Trecho
··········

Cena 4 - «Que faço outra vez para o jantar?» - o reparo é tão normal, como a sequência da noite e do dia. O consorte, que segue, relaxado, as peripécias de um jogo de futebol, fica incomodado. «É sempre a mesma cantiga, ao fim do dia». Segue-se as lamentações, eu é que faço tudo cá em casa e sua excelência de papo para o ar, numa de alienação. Até se incomoda em dar uma sugestão. A verdade é que a ela causa desconforto a prática desportiva de sofá, irrita-a as horas dedicadas a dar cabo da vista e perde as estribeiras, porque ele foge à partilha de tarefas. «Faz roupa-velha». DDá-se a coincidência de ter sugerido a mesma coisa no dia anterior, má-sorte a dele que tem de ouvir um chorrilho de impropérios, mas persiste na atividade iniciada, há 3 horas. Ao jantar, cada um dá cabo da sua posta de peixe, mas nem ele tuge, nem ela muge, até a manhã seguinte.

··········

Instruções
A) No trecho sobre o jantar do casal, que prato ele sugere para a refeição?
B) Traduza para o inglês esta frase do trecho sobre o jantar do casal: "O consorte, que segue, relaxado, as peripécias de um jogo de futebol, fica incomodado."
C) Prossiga com o trecho sobre o jantar do casal, começando logo depois da última frase.
O material vem de outra fonte, sem ligação com o trecho.

Dados do exercício
··········

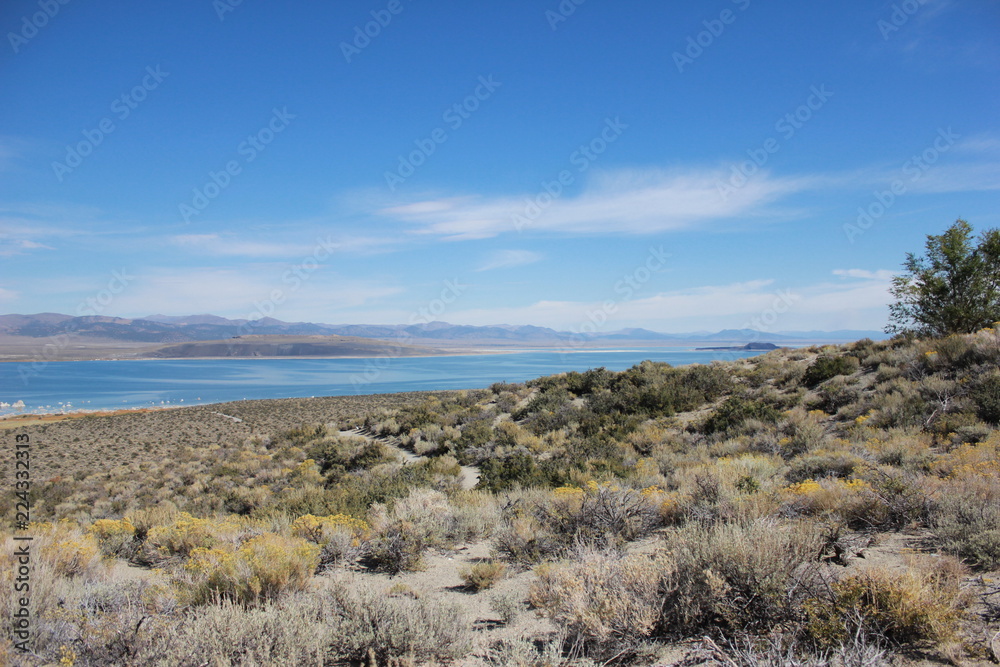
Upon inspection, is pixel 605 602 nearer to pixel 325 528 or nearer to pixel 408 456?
pixel 325 528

··········

Respostas
A) Roupa-velha.

B) The spouse, who is relaxing while following the ups and downs of a soccer game, gets annoyed.

C)
Cena 5 - «Vamos às compras?» - a pergunta fatal é sempre feita ao fim-de-semana, impreterivelmente. O consorte lê tudo nas entrelinhas: vamos ao supermercado e pagas tu, que remédio, o que o incomoda superiormente. «Quando será a tua vez de alinhares?». Aquilo é demais para os seus ouvidos, ela que paga uma série de contas, sobre as quais vão recair em breve mais aumentos. Apetece desfechar-lhe uma galheta, mandá-lo aquela parte, fazê-lo engolir a ignomínia, pô-lo porta fora. Mas, refreia os cavalos, esmifra os seus gastos que estão a ficar incomportáveis e diz-lhe que tenha juízo e maneiras. Ele diz que o graveto é cada vez menos, é preciso cortar nisto e naquilo. «Só me faltava passar fome, com os teus ademanes de forretão!» - desfecha à laia de ponto final daquela troca de impressões. Resmoneia, durante meia hora e ele moita-carrasco! A noite é ainda uma criança, quando o centro comercial mais próximo os acolhe nos seus braços. Mas, a cena contribui para que não se falassem, durante 1 dia.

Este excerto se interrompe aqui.